Strickland attended the University of North Carolina, Chapel Hill, as an in-state student. In order to attend, he had to take out roughly $30,000 in federal loans, which is on par with the national average for a bachelor’s degree from a public institution.
He graduated in 2020 at the height of the pandemic, and has yet to consider loan payments or interest yet – both have been on pause since he was a student. Now, with Biden’s student loan relief plan officially dead, and payments set to resume in the fall, Strickland has resigned himself to his new debt-laden reality.
“So in terms of loan forgiveness, where do we go from here? I don’t think there’s anywhere we can go.”
If Strickland sounds defeated, he’s not alone.
For years, borrowers have been left in a holding pattern waiting for the path to debt cancellation that President Biden promised on the campaign trail. His administration finally announced his plan for student loans last August, canceling up to $20,000 for qualifying borrowers.

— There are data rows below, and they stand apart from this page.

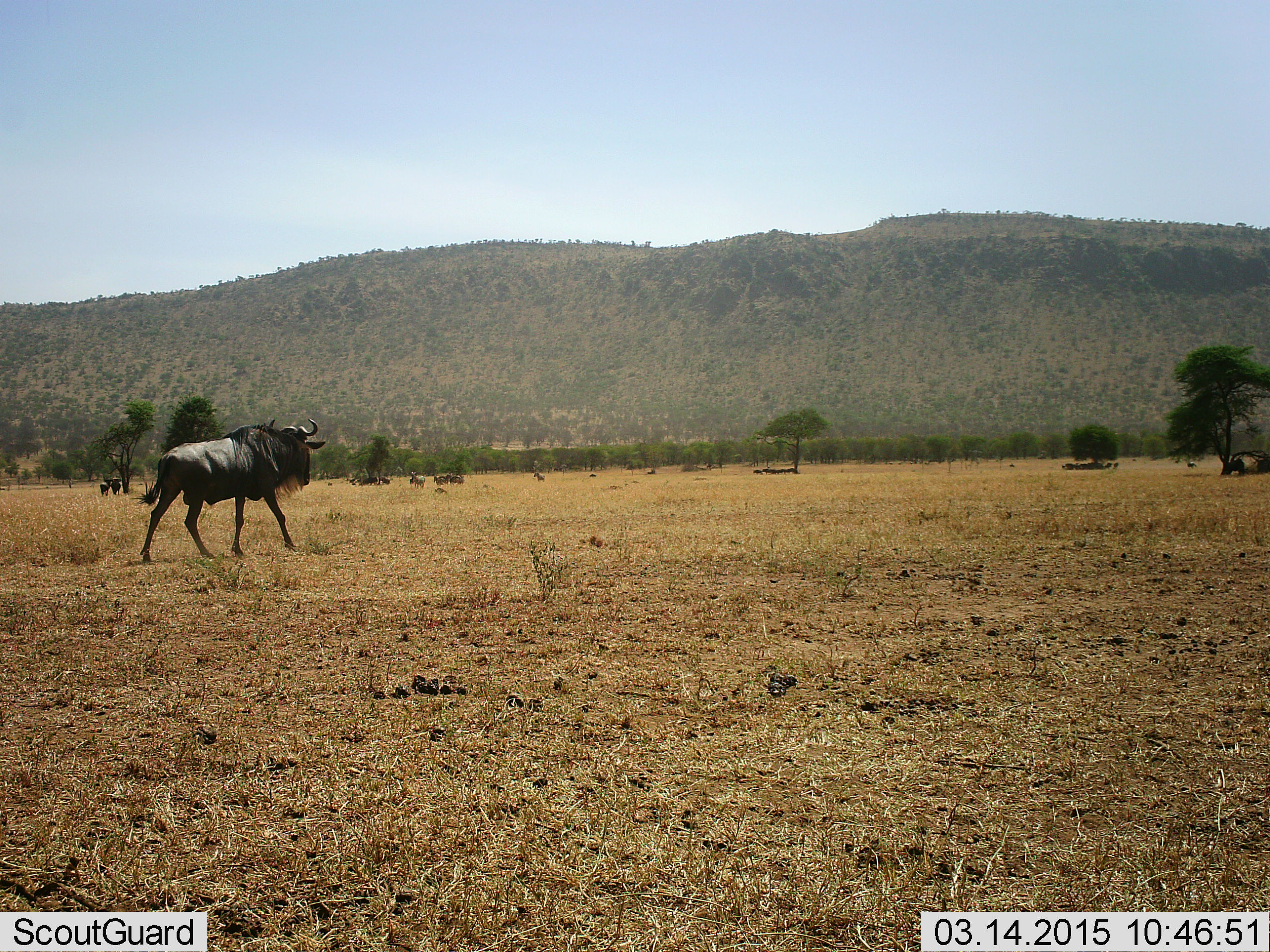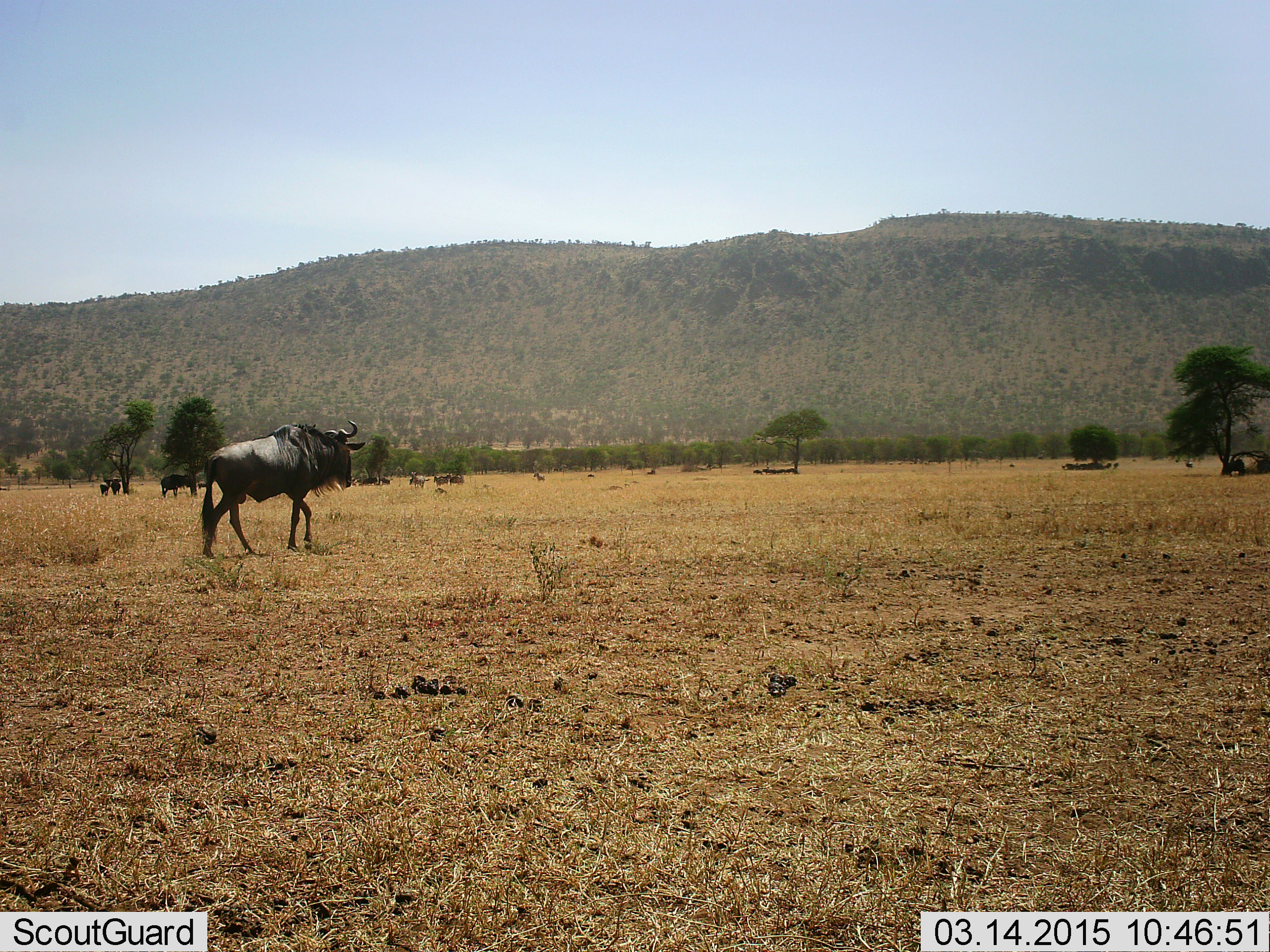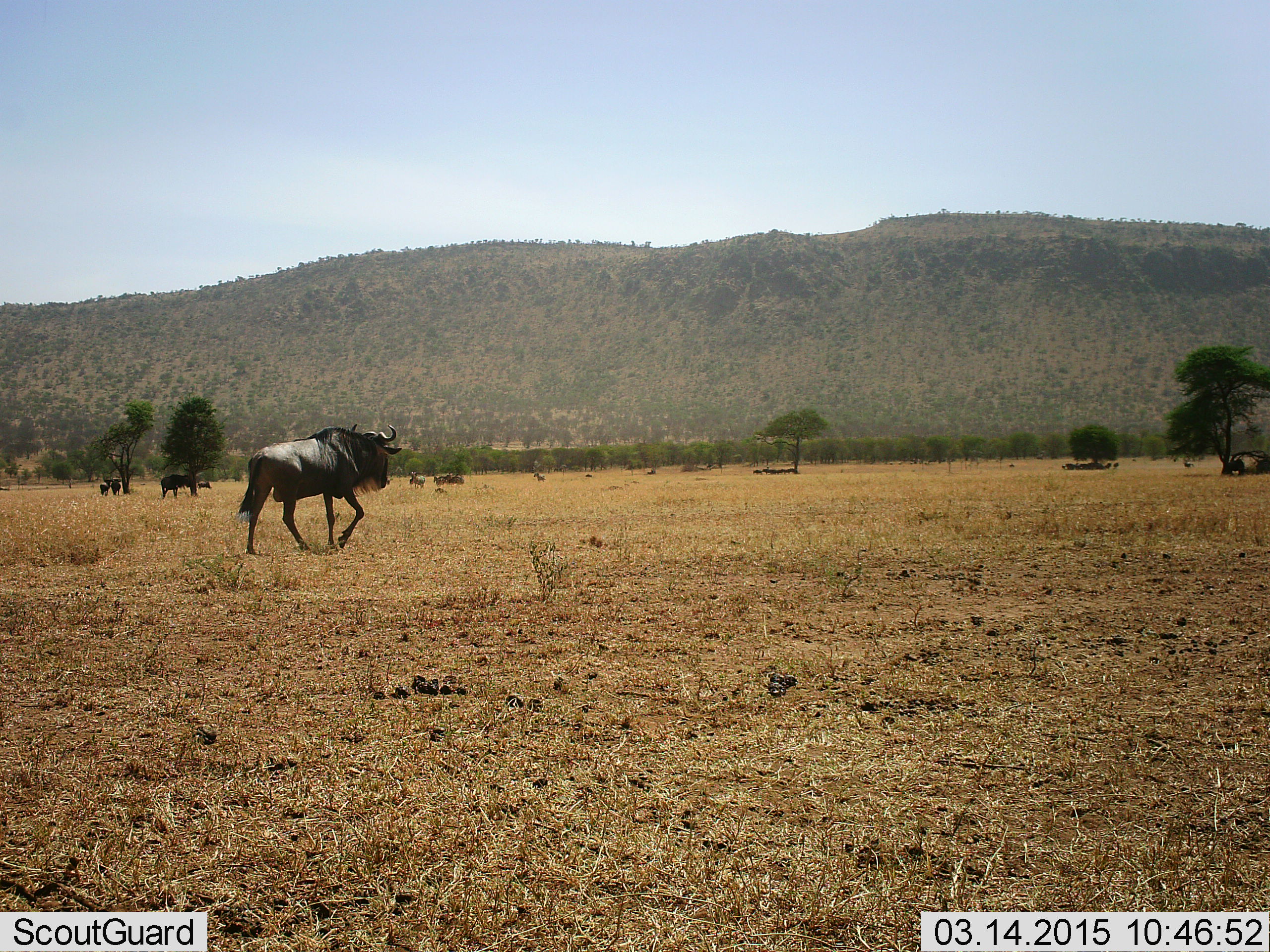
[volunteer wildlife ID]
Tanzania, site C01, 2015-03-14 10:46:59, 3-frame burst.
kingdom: Animalia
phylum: Chordata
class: Mammalia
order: Artiodactyla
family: Bovidae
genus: Connochaetes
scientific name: Connochaetes taurinus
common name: blue wildebeest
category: wildebeest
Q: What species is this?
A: Wildebeest (blue wildebeest) (Connochaetes taurinus).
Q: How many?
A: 11-50.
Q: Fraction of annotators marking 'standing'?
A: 80%.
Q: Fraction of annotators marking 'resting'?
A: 60%.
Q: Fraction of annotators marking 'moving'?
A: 90%.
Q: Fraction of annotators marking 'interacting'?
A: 0%.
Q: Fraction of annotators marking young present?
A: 10%.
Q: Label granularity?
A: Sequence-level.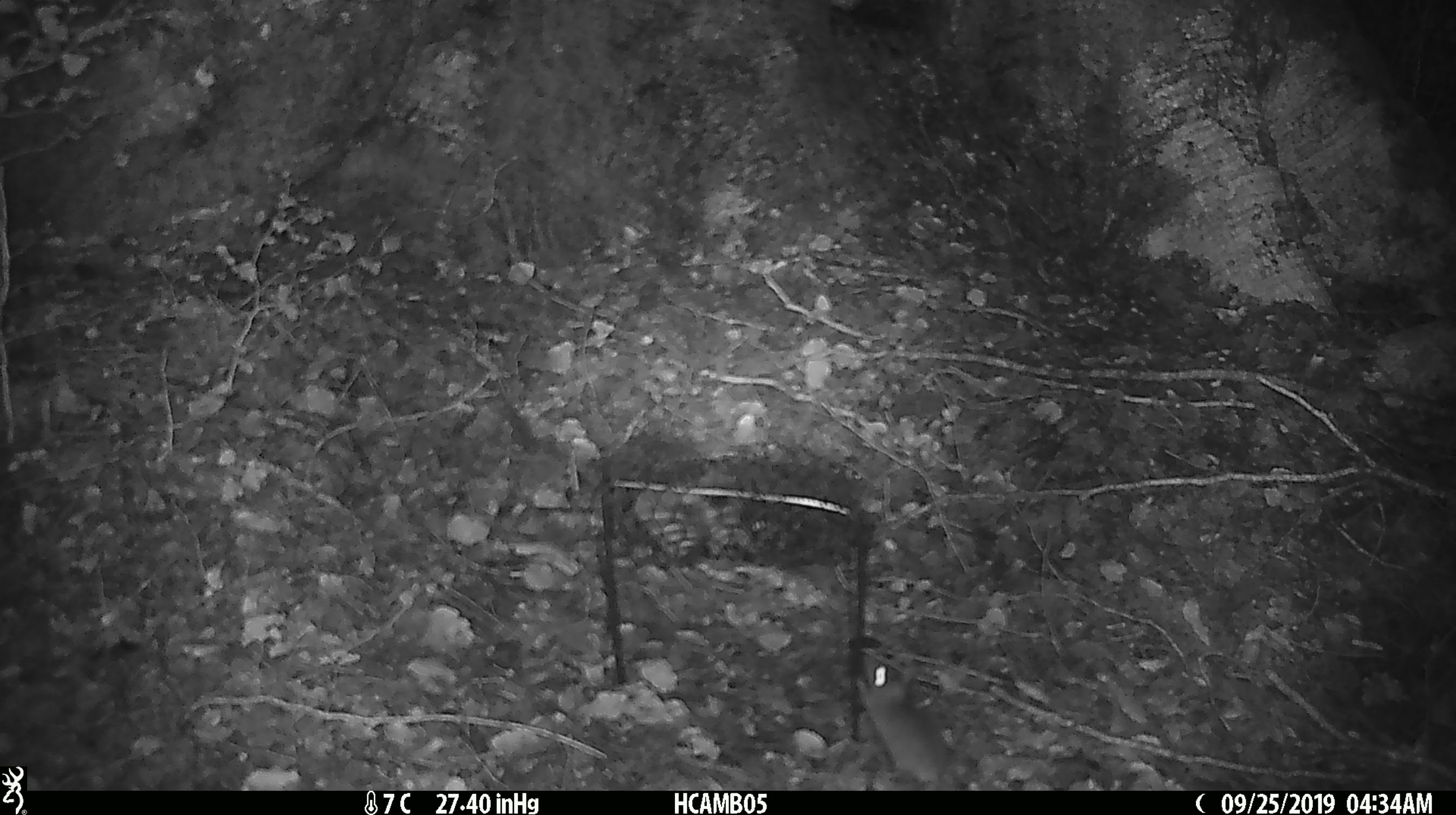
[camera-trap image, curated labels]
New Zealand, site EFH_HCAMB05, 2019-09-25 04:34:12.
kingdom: Animalia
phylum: Chordata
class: Mammalia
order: Rodentia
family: Muridae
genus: Mus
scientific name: Mus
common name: mouse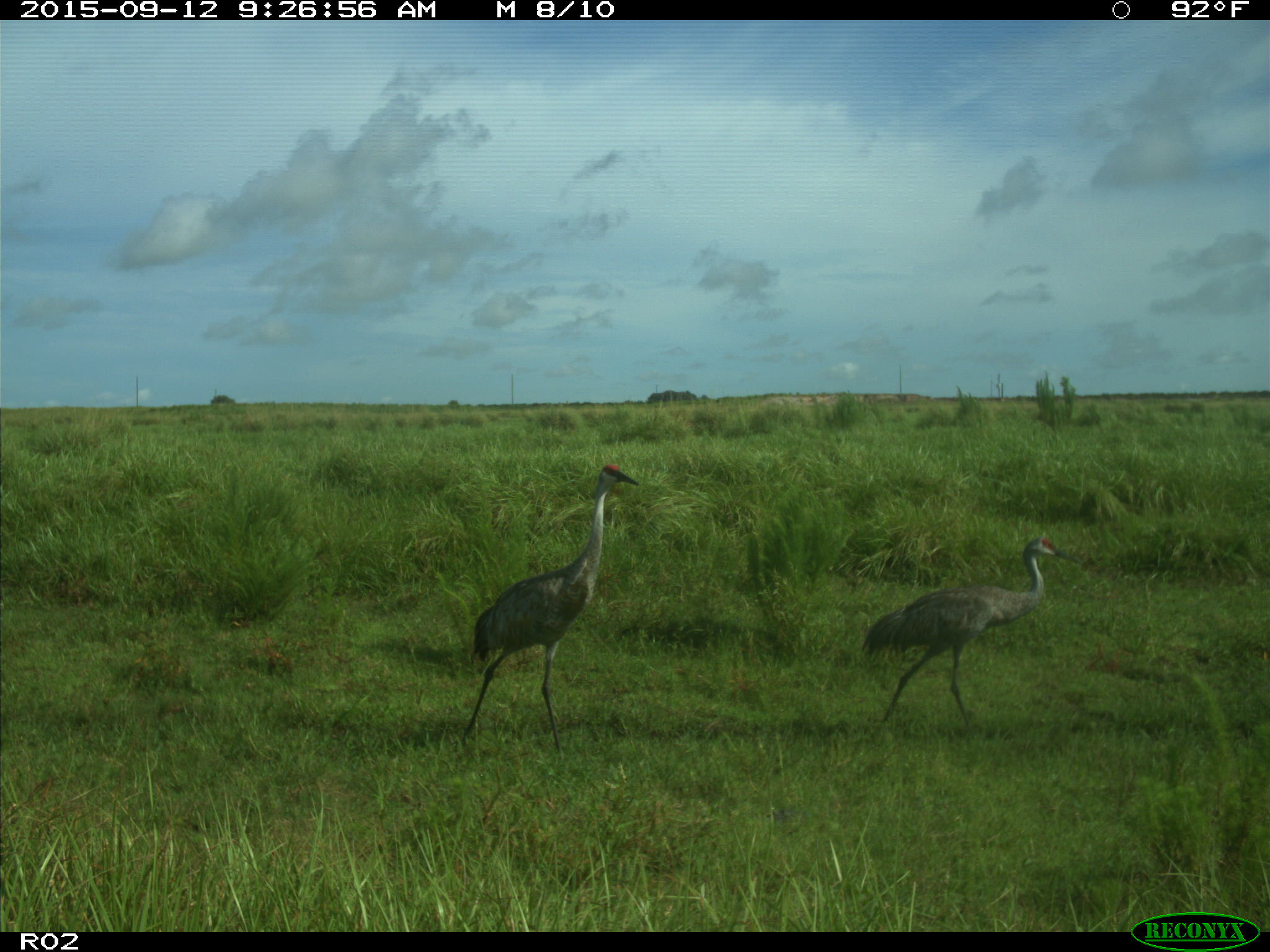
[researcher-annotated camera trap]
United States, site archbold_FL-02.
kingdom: Animalia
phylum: Chordata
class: Aves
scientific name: Aves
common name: birds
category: unidentified bird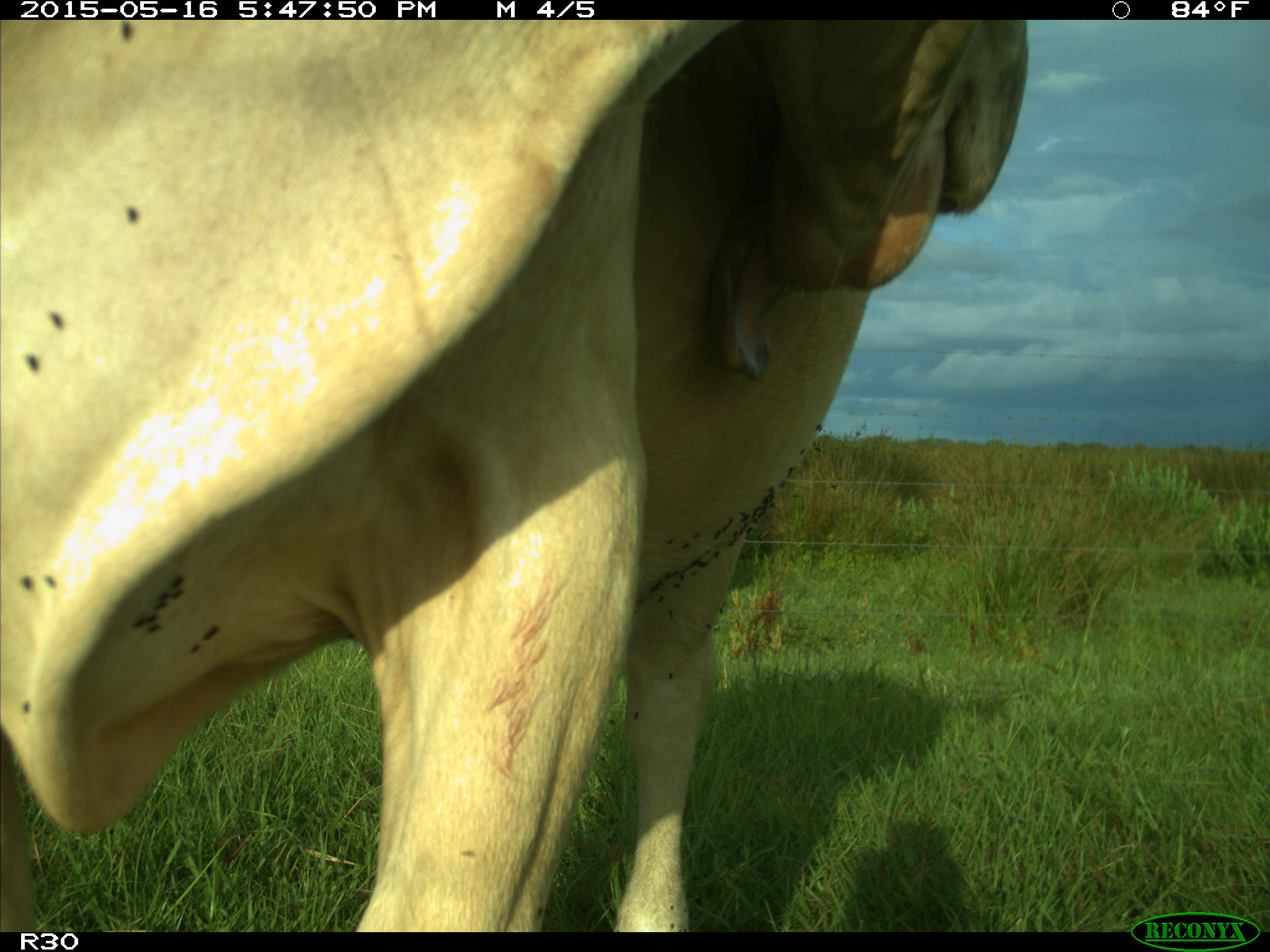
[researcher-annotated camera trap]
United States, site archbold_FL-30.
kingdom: Animalia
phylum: Chordata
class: Mammalia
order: Artiodactyla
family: Bovidae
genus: Bos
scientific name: Bos taurus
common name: domestic cow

But the Supreme Court’s recent ruling has overturned the program, and put the final nail in the coffin on widespread debt relief.”There was no trust before. There is no trust now.”
Carolina Rodriguez spends her days talking to borrowers like Strickland at New York’s Education Debt Consumer Assistance Program (EDCAP). She says such feelings of defeat and resignation aren’t unusual.
“There was no trust before. There is no trust now,” she says. Most borrowers she speaks to these days are more focused on other paths to forgiveness, such as Public Service Loan Forgiveness (PSLF) and income-driven repayment (IDR) plans.
Under the Biden administration, she’s seen investment in these programs and a deluge of changes to the student loan landscape: “We sometimes joke in the advocacy community, it’s like a decade’s worth of changes in two years.”
And with the influx of new policies has come a new relationship with deadlines. Rodriguez says her staff has come to expect extensions and last minute changes – so have borrowers. She rarely gets calls anymore about the impending restart to federal student loan payments because, she says, borrowers have been here before.